Башнабаш хотел выразить как-то свою озабоченность, но никак не мог слов подобрать.
— С чего это так? - Башнабаш задрал брови и выкатил на собеседника глаза, как делал всегда, когда считал, что говорит нечто умное и дельное.
Правда, умным он здесь не слыл, скорее наоборот. Башнабаш знал это, не обижался, а его привычка спорить, из-за которой он получил свое прозвище, была скорее неловкой попыткой копировать поведение людей определенной категории, которые, видимо, вызывали его уважение.
— Какая-то заваруха пошла... Спорим? Я зажигалку ставлю, а ты свой ножик — баш на баш! Полдня все молчит, даже радиоточка. И никто не чешется. А, Худаков?
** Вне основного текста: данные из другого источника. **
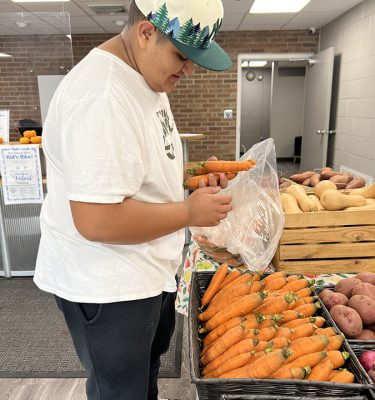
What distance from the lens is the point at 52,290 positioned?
3.06 ft

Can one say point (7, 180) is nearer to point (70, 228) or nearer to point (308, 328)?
point (70, 228)

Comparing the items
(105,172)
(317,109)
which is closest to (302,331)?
(105,172)

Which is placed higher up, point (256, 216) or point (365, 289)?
point (256, 216)

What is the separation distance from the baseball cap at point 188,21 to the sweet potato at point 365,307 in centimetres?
79

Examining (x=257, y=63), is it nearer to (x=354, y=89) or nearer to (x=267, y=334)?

Тот повернул к нему в темноте свое лицо, почти такое же темное от грязи, и сказал:
— Ты, Башмакин, странные вопросы задаешь. Сильно умный стал, да?
Башнабаш смутился.
— А че? — сказал он. — Ничего не умный... Я только полгода как из учебки. А до этого шоферил в колхозе. И в армии поначалу шоферил. Че сразу «умный»...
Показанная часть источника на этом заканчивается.